1. Blogger: This is my most successful thing, and if I could do it full time I certainly would. It makes me popularish, people recognize me, hate me, and I have gotten laid at least twice off its tangential effects, not to mention two directly related hookups. Plus I absolutely love doing it. I love the community, I love the discourse, and I love the absolute freedom of expression. I also feel like it’s the most important thing I do. It earns me exactly 15$/month.
2. Consultant: This involves basically doing design work I don’t especially care about for people who mangle my work and yell at me. They also have deadlines and stuff which I am kinda iffffy on. I actually kinda like it cause I get to meet new people and try new challenges, but it has nothing to do with anything future wise, it’s just money. I find that the people that can pay the rates I ask tend to have the most boring shit to work on. Dunno how that works. It earns me anywhere from $400-$3000/month.

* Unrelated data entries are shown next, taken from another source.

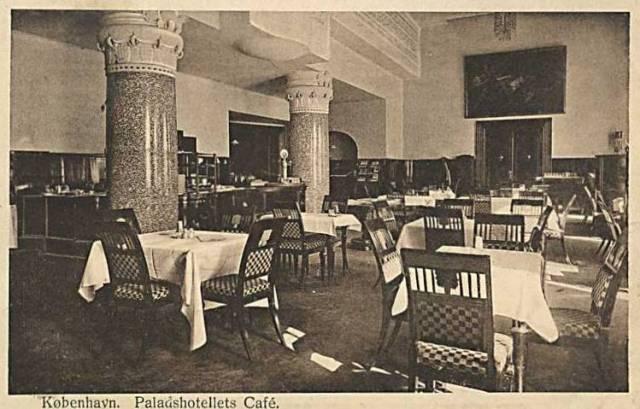 Mikkel Bryggers Gade 8 - Rådhuspladsen 57 - 25 - ældre postkort fra ca.1915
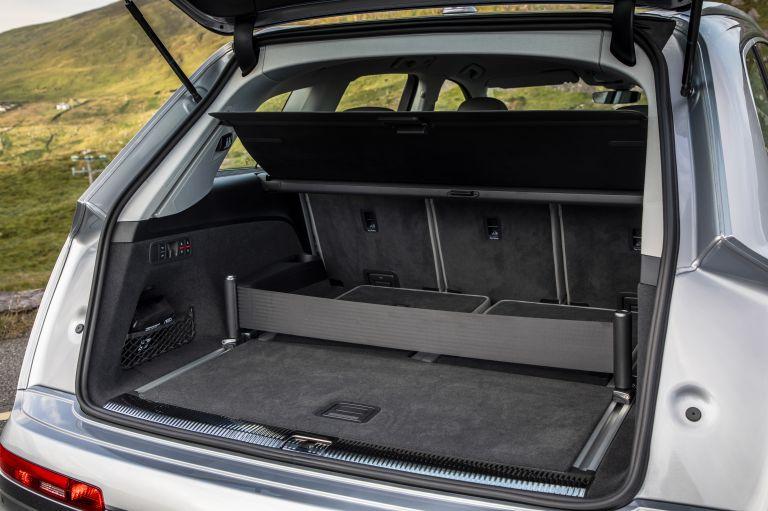 2020 Audi Q7 560136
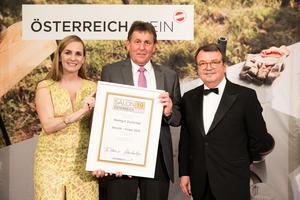 SALON 2019 Sieger: Weingut Zuckriegl (Bild Mitte), rechts: Geschäftsführer ÖWM Willi Klinger, links: Maria Großbauer (österreichische Werbefachfrau, Musikerin und Autorin)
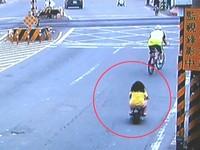 女童騎小機車上街 警:無照駕駛,監護人須承擔罰責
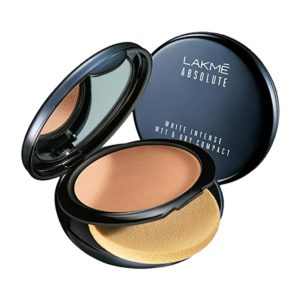 Lakmé Absolute White Intense Wet and Dry Rs 391 amazon dealnloot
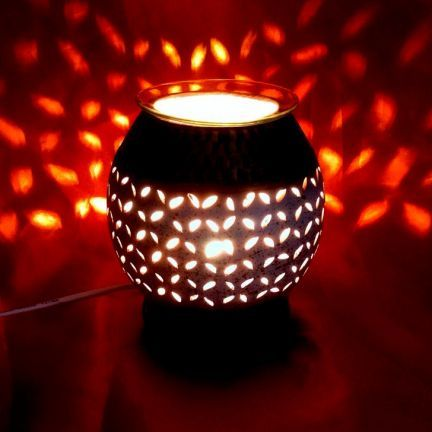Soil Fragrances Round Electric Diffuser - Add oodles of style to your home with an exciting range of designer furniture, furnishings, decor items and kitchenware.We promise to deliver best quality products at best prices.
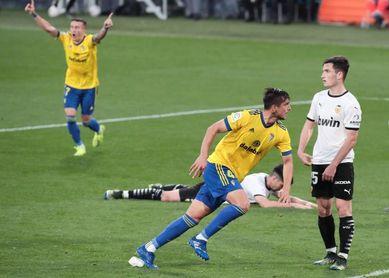 2-1. El Cádiz gana un choque marcado por la denuncia de un insulto racista a Diakhaby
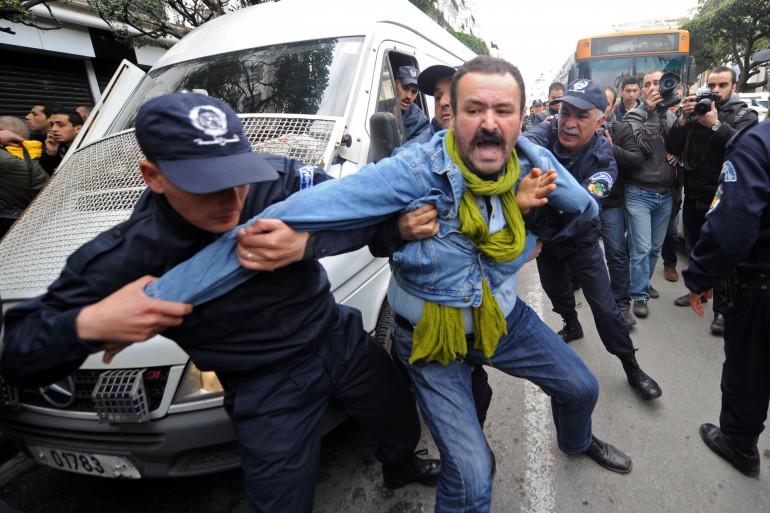 La police algérienne interpelle un manifestant opposé à la candidature d'Abdelaziz Bouteflika, ce samedi 1er mars à Alger.
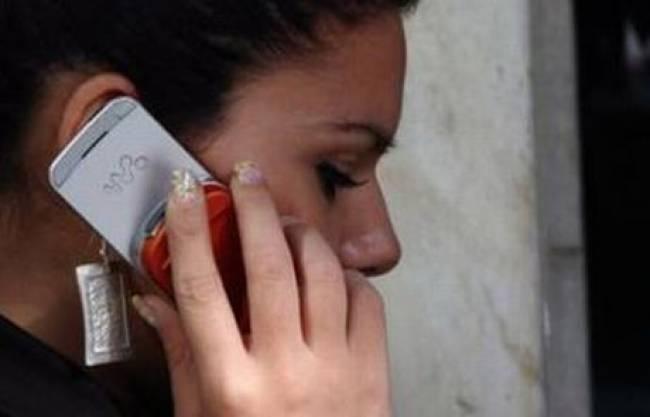 Κολλημένοι με το... κινητό οι Έλληνες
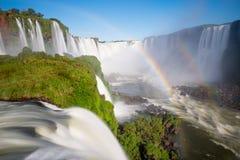 El parque nacional de las cataratas del Iguazú, Foz hace Iguazu, el Brasil fotos de archivo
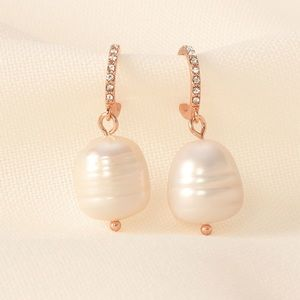 Stella & Dot *Pearl Huggies Earrings* Rose Gold
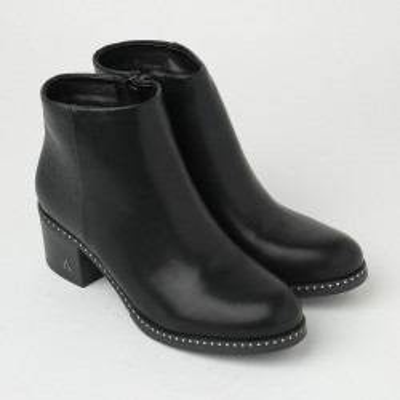 Ženske poluduboke čizme na malu petu CA632 crne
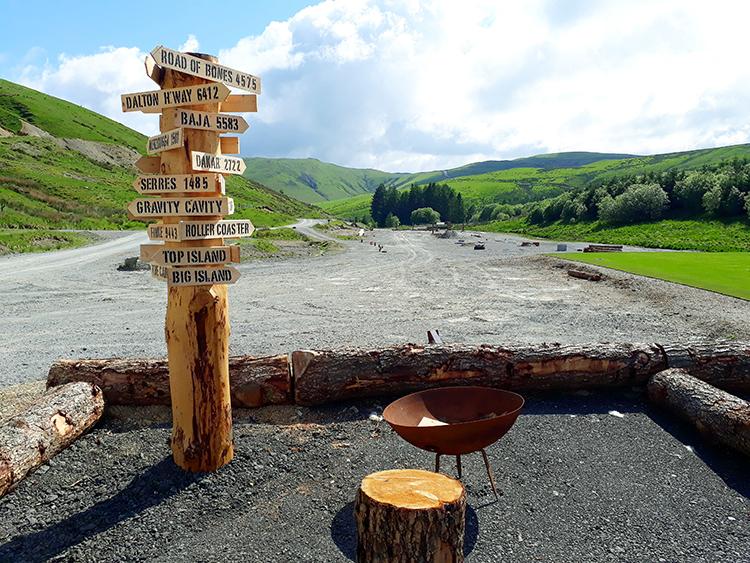 sign+camp
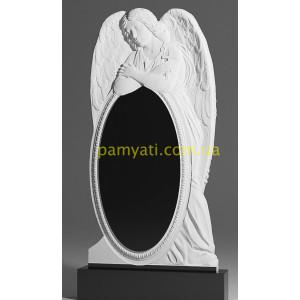 Купить резной памятник гранитный с ангелом над овалом (120х60)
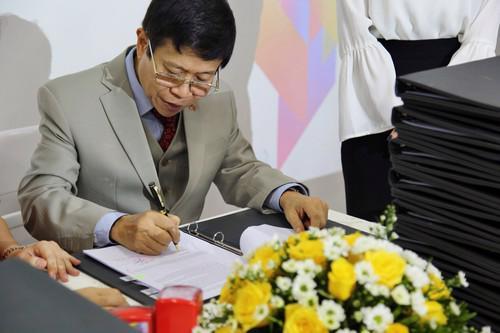 Tiến sĩ Mai Huy Tân trong một đợt ký bàn giao các sản phẩm của Cocobay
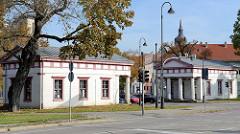 Blick zu den Torhäusern vom 1834 abgerissenen Salztor, Teil der Stadtbefestigung von Naumburg. Im Ost-Torhaus ist heute die Bibliothek Bibliotheca Lepsius des ehemaligen Naumburger Bürgermeisters Carl Peter Lepsius untergebracht.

3. Editor: This I have neglected the most cause it gives me an ulcer. I actually stopped the magazine for 3 months to get the distribution fixed (a god-forsaken tangle) and the content in line with the original vision. I actually did those parts, but the advertising is still buggered and I just don’t have the time. The thing is literally produced on my laptop with minimal (re: no) advertising or marketing support. Even circulation is cocked and I have to go in there myself. The cool thing is that you can start ventures in SL, but the uncool thing is that none of the infrastructure works. You literally have to do everything. I try delegating but I get back crap and I have to go back and fix it anyways. Arrgggh, pffft. This venture is hemoragghing money cause there aren’t enough advertisers, except for the ones I have personally sold. On the other hand, there is demand for it cause people keep asking me and PR people keep hooking me up with these really interesting tech people passing through town. I hate print, but I really want to focus on this to bridge the gap between off and online and maybe force the symbiotic relationship that the blogosphere traditionally has with mainstream media. It’s that community that I care about, and I want to give it a foothold in the ‘real-world’. However, the business end is giving me anxiety attacks. Anyways. This earns me about $400 a month.
Right now I have more money in the bank than I know what to do with and I’m thinking of slowing down on the consulting and focusing on the mag. Only problem is I’m so fucking lazy and I end up hanging out at Barefoot or watching TV all the time, which leads me to think I should be a blogger, except I don’t earn enough there for a bottle of wine. Someday I plan to make a living blogging, but it’s like I have to build the infrastructure myself. Oi. I’d like to bring advertisers into blogging, but I have to bring blogging into the mainstream media first, but I can’t do anything cause I drink too much and I’m addicted to One Tree Hill and I fight these waves of depression and yadda yadda. Anyways, I’m going to publish this cause I haven’t updated in forever, if you don’t mind. You pay attention to words, and I always like writing to you. If you write back in style I shall tell you somethings personal and most juicy, and most out of character for your little Buddhist.